*STATED GOAL A*: Pick out each line of the listing that contains the string "sitting", and copy those lines.

*PAGE*:
— begin —
IRC office hours/Office hours 2012-07-30

Day Date Time Location With Topic(s)
Monday 2012-07-30 19:00 UTC until 20:00 UTC #wikimedia-analyticsconnect WMF Analytics team Analytics and statistics related questions about Wikipedia and the other Wikimedia projects, and about the new "Kraken" platform

(Timestamps are in UTC-7.)

Jul 30 12:00:31 <HaeB> Hi all, welcome to the first ever office hour of the WMF Analytics team ( ) :)
Jul 30 12:00:31 <HaeB> I'm Tilman Bayer from the WMF communications team, just helping to facilitate this a bit.
Jul 30 12:00:31 <HaeB> So hopefully everybody has seen their recent blog post and its exciting announcements
Jul 30 12:01:46 <drdee__> Hi everyone, my name is Diederik and I am the Analytics product manager
Jul 30 12:02:33 <dschoon> <-- Dave Schoonover
Jul 30 12:02:36 <ezachte> Hello, my name is Erik Zachte. Data Analyst for WMF.
Jul 30 12:02:38 <peteforsyth> hi drdee !
Jul 30 12:03:00 <ottomata> Hi all!
Jul 30 12:03:09 <dschoon> I do data alchemy and software engineering. It's good times.
Jul 30 12:03:13 <ottomata> I'm Andrew Otto, a Systems Engineer for Analytics
Jul 30 12:03:41 <HaeB> (as always, you can find more info on the team members at )
Jul 30 12:04:06 <robla> I'm Rob Lanphier. This clip describes what I do best:
Jul 30 12:04:28 <HaeB> so we thought this should be a good opportunity to ask questions about what to expect from the new analytics framework the guys are setting up
Jul 30 12:04:53 <dschoon> (as well as anything else analytics-related that you might have questions about.)
Jul 30 12:05:04 <HaeB> but also, wheter a particular piece of data that you are interested is available, and where to find it
Jul 30 12:05:30 <HaeB> who wants to shoot the first question?
Jul 30 12:06:34 <WereSpielChqrs> Will this give us better stats on the size of our active admin community? On EN wikipedia we have had a dwindling admin cardre for some years and it would be helpful to know how many are active as admins
Jul 30 12:06:59 <jeremyb> 30 19:06:34 < WereSpielChqrs> Will this give us better stats on the size of our active admin community? On EN wikipedia we have had a dwindling admin cardre for some years and it would be helpful to know how many are active as admins
Jul 30 12:07:00 <WereSpielChqrs> Also how well we cover the 24 hour clock
Jul 30 12:07:35 <drdee__> WereSpielChqrs, what do you mean by how well we cover 24 hour clock?
— end —
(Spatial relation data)
— begin —
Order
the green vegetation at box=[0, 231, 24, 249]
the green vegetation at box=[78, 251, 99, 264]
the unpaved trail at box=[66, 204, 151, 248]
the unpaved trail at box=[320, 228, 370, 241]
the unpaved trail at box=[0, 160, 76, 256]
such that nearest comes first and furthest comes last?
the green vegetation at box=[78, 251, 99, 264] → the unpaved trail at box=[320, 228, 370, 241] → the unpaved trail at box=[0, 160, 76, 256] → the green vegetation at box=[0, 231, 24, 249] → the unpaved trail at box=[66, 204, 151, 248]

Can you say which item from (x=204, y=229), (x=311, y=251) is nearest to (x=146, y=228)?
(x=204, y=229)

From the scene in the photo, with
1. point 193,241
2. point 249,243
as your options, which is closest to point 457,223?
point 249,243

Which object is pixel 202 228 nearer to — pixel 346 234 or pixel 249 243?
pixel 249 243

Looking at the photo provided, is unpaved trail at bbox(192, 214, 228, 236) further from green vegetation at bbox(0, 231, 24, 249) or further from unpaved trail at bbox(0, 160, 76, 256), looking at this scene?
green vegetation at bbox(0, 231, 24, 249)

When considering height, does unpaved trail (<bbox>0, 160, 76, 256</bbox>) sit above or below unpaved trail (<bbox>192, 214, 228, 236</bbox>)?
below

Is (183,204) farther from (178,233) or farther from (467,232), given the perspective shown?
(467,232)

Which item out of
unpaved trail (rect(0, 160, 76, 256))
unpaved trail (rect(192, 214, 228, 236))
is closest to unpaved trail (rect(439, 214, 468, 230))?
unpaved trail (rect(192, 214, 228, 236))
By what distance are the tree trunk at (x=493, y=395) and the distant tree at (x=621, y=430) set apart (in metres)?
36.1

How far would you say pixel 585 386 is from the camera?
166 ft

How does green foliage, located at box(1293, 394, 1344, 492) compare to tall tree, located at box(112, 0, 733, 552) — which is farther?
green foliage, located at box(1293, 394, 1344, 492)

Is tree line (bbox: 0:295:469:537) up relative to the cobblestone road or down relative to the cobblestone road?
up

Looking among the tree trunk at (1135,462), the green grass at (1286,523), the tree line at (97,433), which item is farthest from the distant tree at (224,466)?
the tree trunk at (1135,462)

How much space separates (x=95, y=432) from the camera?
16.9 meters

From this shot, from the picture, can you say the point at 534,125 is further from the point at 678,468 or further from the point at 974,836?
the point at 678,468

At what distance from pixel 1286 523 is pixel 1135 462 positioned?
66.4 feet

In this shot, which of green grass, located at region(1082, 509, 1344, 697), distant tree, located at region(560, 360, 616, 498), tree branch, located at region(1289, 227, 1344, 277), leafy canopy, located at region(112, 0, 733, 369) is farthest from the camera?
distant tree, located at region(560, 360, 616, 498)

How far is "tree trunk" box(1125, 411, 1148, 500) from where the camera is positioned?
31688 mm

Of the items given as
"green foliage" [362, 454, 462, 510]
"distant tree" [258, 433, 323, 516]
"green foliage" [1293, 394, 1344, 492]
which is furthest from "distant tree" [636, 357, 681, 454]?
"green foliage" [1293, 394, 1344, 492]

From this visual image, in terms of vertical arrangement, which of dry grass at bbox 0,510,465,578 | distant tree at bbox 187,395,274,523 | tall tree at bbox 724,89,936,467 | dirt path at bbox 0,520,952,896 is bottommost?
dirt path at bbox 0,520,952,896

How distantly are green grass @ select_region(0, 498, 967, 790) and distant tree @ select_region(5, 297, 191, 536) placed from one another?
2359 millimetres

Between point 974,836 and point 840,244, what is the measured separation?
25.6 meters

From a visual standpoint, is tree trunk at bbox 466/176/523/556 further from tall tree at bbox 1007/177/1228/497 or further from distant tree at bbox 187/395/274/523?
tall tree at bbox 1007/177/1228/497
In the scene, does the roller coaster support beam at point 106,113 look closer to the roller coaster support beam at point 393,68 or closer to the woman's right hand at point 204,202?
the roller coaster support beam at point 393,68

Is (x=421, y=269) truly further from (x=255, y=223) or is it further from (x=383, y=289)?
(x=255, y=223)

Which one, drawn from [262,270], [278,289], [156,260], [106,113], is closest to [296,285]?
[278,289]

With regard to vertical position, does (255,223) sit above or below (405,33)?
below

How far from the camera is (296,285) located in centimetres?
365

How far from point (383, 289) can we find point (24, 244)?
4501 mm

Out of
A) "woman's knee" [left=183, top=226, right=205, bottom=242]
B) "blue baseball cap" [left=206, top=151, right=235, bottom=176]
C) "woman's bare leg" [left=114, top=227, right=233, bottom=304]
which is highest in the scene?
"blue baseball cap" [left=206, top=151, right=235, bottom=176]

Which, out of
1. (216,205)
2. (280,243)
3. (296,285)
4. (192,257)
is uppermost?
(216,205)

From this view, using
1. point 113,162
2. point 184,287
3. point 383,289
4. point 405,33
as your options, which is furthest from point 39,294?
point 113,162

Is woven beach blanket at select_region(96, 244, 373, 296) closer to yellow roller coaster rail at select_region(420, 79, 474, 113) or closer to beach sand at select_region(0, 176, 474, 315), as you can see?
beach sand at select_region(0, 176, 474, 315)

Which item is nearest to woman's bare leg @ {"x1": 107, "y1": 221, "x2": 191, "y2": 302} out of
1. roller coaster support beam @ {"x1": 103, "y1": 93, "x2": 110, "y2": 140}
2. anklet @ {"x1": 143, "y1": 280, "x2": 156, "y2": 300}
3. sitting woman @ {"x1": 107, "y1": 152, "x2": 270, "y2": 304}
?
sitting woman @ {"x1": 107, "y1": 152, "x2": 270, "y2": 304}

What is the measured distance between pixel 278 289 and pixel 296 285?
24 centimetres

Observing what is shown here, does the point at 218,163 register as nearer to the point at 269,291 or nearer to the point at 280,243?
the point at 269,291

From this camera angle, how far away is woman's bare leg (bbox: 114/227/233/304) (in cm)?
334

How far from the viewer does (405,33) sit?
— end —
*STATED GOAL B*: Please reproduce the passage of the chat log word for word, beginning at the words "Jul 30 12:03:00" and stopping after "have questions about.)".

*PROBLEM SOLUTION A*:
3. sitting woman @ {"x1": 107, "y1": 152, "x2": 270, "y2": 304}
sitting woman @ {"x1": 107, "y1": 152, "x2": 270, "y2": 304}

*PROBLEM SOLUTION B*:
Jul 30 12:03:00 <ottomata> Hi all!
Jul 30 12:03:09 <dschoon> I do data alchemy and software engineering. It's good times.
Jul 30 12:03:13 <ottomata> I'm Andrew Otto, a Systems Engineer for Analytics
Jul 30 12:03:41 <HaeB> (as always, you can find more info on the team members at )
Jul 30 12:04:06 <robla> I'm Rob Lanphier. This clip describes what I do best:
Jul 30 12:04:28 <HaeB> so we thought this should be a good opportunity to ask questions about what to expect from the new analytics framework the guys are setting up
Jul 30 12:04:53 <dschoon> (as well as anything else analytics-related that you might have questions about.)